DIRECTIVE
Copy out, in full, each line of the material below that contains the string "instances".

══ TASK INPUT

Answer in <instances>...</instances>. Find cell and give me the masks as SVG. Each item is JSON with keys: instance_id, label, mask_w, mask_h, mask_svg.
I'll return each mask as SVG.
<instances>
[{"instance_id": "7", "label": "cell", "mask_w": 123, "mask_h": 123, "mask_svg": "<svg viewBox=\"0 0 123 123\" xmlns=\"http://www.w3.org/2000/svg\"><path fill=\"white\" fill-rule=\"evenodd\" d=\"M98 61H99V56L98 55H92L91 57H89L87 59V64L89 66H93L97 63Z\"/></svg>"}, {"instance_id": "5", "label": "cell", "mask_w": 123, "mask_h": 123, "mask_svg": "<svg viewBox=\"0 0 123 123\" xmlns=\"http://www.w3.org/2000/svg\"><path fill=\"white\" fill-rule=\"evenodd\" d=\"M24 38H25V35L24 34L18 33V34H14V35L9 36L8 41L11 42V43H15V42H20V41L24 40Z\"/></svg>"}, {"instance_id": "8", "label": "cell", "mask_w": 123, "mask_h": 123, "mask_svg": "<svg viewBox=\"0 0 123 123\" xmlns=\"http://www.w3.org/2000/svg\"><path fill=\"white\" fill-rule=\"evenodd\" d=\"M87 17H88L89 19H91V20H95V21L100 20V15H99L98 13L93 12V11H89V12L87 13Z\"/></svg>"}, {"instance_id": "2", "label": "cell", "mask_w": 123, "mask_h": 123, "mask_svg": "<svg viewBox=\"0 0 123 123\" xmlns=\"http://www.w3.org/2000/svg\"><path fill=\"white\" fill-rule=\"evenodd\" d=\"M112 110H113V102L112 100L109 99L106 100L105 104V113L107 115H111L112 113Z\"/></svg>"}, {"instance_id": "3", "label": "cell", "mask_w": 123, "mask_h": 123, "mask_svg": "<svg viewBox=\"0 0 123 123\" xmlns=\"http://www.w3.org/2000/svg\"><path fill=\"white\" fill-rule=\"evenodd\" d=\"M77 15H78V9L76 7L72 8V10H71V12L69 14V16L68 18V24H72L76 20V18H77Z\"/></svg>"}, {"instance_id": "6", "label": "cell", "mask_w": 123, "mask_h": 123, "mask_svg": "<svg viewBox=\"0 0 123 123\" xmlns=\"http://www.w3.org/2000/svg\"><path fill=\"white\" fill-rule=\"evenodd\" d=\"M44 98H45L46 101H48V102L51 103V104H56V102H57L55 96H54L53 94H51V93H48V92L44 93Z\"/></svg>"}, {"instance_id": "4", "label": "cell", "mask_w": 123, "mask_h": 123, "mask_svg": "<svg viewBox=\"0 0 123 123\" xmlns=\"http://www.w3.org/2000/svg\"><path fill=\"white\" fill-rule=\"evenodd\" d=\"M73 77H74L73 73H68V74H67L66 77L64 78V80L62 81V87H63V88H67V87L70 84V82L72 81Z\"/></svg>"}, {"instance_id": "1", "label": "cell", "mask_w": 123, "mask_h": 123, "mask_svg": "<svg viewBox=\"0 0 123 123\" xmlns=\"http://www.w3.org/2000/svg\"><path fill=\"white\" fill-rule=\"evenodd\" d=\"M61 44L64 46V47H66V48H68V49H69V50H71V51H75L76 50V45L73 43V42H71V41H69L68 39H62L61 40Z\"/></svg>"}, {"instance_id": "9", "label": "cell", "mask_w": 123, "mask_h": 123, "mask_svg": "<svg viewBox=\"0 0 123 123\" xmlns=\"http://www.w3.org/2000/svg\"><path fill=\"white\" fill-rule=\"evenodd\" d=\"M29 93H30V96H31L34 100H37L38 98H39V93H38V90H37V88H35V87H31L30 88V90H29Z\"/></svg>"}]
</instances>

════

ANSWER FOR THIS EXERCISE
Answer in <instances>...</instances>. Find cell and give me the masks as SVG. Each item is JSON with keys: instance_id, label, mask_w, mask_h, mask_svg.
<instances>
</instances>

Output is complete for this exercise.